Crawling image folders / crawl allowance
-
We recently removed /img and /imgp from our robots.txt file thus allowing googlebot to crawl our image folders. Not sure why we had these blocked in the first place, but we opened them up in response to an email from Google Product Search about not being able to crawl images - which can/has hurt our traffic from Google Shopping.
My question is: will allowing Google to crawl our image files eat up our 'crawl allowance'? We wouldn't want Google to not crawl/index certain pages, and ding our organic traffic, because more of our allotted crawl bandwidth is getting chewed up crawling image files.
Outside of the non-detailed crawl stat graphs from Webmaster Tools, what's the best way to check how frequently/ deeply our site is getting crawled?
Thanks all!
-
I did this accidentally as well recently and had 100% of my products disallowed from google shopping within 48 hours. Sounds like it's not an option. They need the crawl your images folder to make sure you have valid images in you product listings.
-
if your rankings are improving, then good move!
-
Hey Richard,
We were previously blocking googlebot from crawling our images at all (through disallowing /img/ and /imgp/ in robots.txt file. We removed this block after recieving this email from Google:
Thank you for participating in Google Product Search. It has come to our attention that a robots.txt file is preventing us from crawling some or all of the images on your site. In order for us to access and display the images you provide in your product listings, we'd like you to modify your robots.txt file to allow user-agent 'googlebot' to crawl your site.

DATASET:

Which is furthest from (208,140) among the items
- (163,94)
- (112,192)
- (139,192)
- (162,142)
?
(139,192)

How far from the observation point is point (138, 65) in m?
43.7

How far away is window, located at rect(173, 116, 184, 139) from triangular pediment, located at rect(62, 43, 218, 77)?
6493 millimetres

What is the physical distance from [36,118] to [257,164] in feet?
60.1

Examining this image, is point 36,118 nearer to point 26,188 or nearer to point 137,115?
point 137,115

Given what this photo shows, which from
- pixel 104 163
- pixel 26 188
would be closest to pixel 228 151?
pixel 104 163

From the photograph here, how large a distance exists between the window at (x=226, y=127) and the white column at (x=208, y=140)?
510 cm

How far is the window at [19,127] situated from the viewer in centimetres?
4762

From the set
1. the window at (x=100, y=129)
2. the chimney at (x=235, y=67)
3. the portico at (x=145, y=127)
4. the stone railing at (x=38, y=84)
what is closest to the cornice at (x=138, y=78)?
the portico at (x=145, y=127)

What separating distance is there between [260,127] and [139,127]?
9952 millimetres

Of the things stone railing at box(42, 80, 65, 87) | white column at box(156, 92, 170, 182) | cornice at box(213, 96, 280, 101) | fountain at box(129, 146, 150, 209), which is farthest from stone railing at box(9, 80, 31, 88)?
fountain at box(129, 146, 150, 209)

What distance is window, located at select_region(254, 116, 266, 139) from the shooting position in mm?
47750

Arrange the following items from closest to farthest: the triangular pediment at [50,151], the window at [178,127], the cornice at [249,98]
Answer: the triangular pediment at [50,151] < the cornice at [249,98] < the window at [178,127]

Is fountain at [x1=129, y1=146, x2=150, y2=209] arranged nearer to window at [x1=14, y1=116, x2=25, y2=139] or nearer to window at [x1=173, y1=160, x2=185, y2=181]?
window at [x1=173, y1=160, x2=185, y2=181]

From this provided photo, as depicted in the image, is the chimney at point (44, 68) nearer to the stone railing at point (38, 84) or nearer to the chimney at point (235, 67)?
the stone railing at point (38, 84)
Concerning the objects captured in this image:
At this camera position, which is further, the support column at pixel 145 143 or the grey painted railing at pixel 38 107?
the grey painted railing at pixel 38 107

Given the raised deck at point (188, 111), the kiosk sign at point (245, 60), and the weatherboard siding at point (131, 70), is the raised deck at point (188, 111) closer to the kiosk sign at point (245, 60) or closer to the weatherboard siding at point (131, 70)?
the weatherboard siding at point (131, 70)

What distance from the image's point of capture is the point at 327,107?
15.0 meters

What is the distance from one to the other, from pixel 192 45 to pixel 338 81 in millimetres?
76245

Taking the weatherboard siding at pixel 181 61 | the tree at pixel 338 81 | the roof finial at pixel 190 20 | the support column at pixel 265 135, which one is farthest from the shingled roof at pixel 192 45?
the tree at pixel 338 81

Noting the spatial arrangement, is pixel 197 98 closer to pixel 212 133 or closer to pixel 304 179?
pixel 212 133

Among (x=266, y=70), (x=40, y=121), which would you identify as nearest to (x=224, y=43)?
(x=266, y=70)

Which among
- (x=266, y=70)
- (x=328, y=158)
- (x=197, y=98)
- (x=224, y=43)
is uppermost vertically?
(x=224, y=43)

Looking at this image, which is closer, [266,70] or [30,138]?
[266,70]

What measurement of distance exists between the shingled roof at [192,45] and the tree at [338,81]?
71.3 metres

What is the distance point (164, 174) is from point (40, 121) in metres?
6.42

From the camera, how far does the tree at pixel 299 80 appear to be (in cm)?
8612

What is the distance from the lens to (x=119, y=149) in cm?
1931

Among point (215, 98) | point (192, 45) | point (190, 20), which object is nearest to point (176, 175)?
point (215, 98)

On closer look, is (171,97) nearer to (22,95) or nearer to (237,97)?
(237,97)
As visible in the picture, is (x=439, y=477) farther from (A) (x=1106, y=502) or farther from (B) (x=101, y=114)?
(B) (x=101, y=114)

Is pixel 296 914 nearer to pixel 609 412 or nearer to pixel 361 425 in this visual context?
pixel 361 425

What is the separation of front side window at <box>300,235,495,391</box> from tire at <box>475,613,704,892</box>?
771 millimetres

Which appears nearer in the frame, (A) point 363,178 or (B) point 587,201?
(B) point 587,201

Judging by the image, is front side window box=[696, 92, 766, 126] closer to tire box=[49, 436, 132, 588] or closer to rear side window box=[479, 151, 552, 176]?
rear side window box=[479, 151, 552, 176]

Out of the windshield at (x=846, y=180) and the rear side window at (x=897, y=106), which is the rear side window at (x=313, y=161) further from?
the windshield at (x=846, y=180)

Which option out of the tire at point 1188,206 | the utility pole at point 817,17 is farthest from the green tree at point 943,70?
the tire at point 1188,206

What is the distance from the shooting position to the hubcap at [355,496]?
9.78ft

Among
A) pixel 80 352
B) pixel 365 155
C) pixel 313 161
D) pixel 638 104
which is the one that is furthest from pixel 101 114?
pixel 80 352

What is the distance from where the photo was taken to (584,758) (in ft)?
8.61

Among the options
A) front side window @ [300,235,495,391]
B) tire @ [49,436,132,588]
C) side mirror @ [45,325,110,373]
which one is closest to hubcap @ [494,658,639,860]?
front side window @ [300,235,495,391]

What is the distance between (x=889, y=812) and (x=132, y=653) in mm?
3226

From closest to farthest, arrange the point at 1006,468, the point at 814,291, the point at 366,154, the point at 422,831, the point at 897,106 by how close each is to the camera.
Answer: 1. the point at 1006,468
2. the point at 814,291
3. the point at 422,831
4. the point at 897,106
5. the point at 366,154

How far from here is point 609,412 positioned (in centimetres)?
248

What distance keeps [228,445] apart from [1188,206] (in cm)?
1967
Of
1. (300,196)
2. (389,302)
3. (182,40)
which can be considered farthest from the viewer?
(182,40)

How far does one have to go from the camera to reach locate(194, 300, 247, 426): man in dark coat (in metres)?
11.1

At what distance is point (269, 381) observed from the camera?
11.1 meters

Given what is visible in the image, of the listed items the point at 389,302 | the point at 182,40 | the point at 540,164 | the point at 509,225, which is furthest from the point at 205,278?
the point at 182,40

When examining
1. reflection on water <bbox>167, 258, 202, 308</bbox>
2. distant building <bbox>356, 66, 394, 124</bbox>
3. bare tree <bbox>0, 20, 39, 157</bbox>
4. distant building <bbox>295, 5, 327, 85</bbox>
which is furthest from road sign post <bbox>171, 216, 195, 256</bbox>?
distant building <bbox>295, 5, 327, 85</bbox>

---

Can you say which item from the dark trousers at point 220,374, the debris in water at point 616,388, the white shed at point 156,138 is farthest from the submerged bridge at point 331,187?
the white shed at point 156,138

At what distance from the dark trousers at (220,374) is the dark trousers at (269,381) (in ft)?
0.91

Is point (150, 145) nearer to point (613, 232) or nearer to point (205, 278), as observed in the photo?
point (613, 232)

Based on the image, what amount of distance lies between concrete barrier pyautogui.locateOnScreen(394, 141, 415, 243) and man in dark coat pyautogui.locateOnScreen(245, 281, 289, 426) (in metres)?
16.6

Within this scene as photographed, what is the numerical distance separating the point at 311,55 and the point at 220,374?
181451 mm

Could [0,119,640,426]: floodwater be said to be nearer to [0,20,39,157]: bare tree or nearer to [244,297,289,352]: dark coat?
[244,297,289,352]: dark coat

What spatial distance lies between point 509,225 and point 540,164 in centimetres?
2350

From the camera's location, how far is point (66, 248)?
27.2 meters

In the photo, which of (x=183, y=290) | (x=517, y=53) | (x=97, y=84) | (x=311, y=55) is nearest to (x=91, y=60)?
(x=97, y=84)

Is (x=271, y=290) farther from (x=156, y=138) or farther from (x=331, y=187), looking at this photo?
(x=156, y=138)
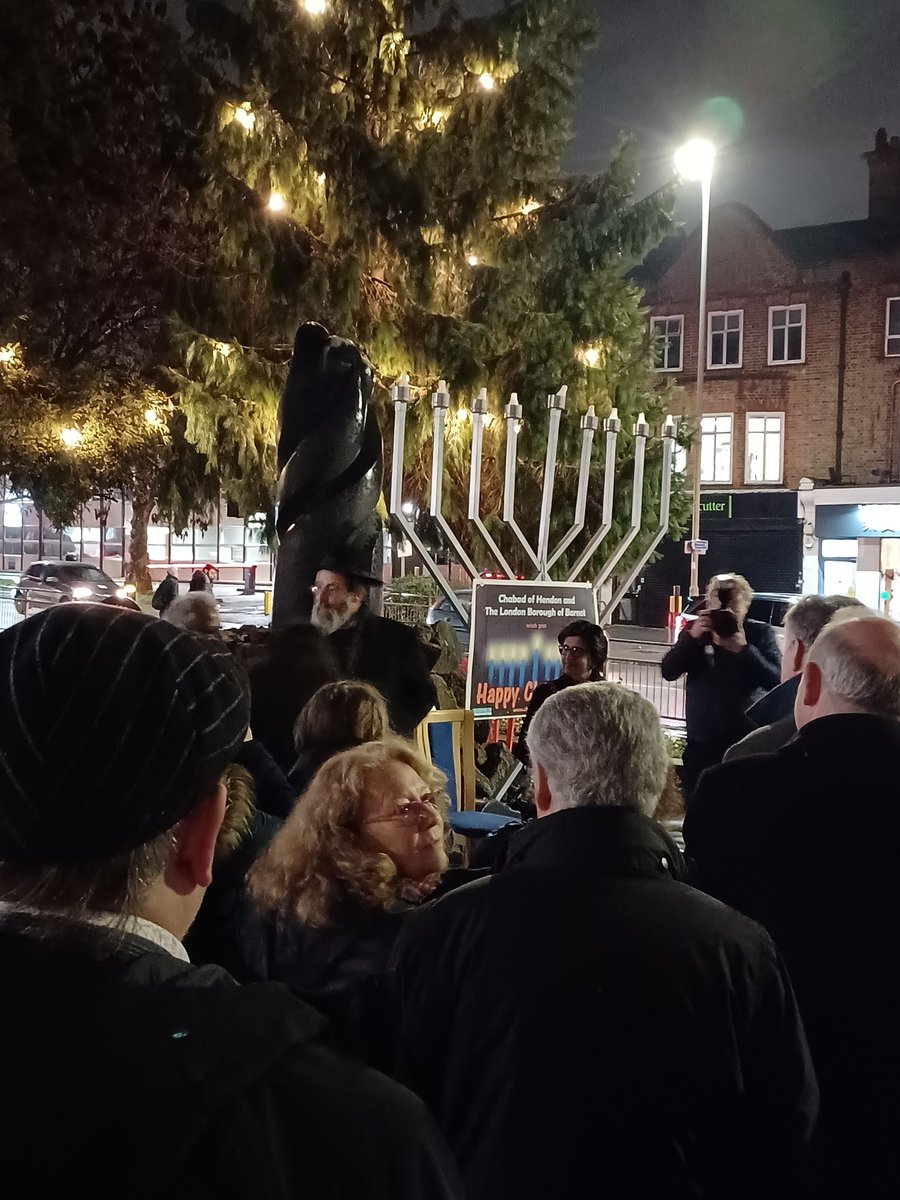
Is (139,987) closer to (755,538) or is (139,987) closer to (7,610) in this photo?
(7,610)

DESCRIPTION OF THE TASK: Extract the full forum thread about crawling image folders, word for word. The material plays no part in what comes next.

TASK ANSWER:
Crawling image folders / crawl allowance
-
We recently removed /img and /imgp from our robots.txt file thus allowing googlebot to crawl our image folders. Not sure why we had these blocked in the first place, but we opened them up in response to an email from Google Product Search about not being able to crawl images - which can/has hurt our traffic from Google Shopping.
My question is: will allowing Google to crawl our image files eat up our 'crawl allowance'? We wouldn't want Google to not crawl/index certain pages, and ding our organic traffic, because more of our allotted crawl bandwidth is getting chewed up crawling image files.
Outside of the non-detailed crawl stat graphs from Webmaster Tools, what's the best way to check how frequently/ deeply our site is getting crawled?
Thanks all!
-
I did this accidentally as well recently and had 100% of my products disallowed from google shopping within 48 hours. Sounds like it's not an option. They need the crawl your images folder to make sure you have valid images in you product listings.
-
if your rankings are improving, then good move!
-
Hey Richard,
We were previously blocking googlebot from crawling our images at all (through disallowing /img/ and /imgp/ in robots.txt file. We removed this block after recieving this email from Google:
Thank you for participating in Google Product Search. It has come to our attention that a robots.txt file is preventing us from crawling some or all of the images on your site. In order for us to access and display the images you provide in your product listings, we'd like you to modify your robots.txt file to allow user-agent 'googlebot' to crawl your site.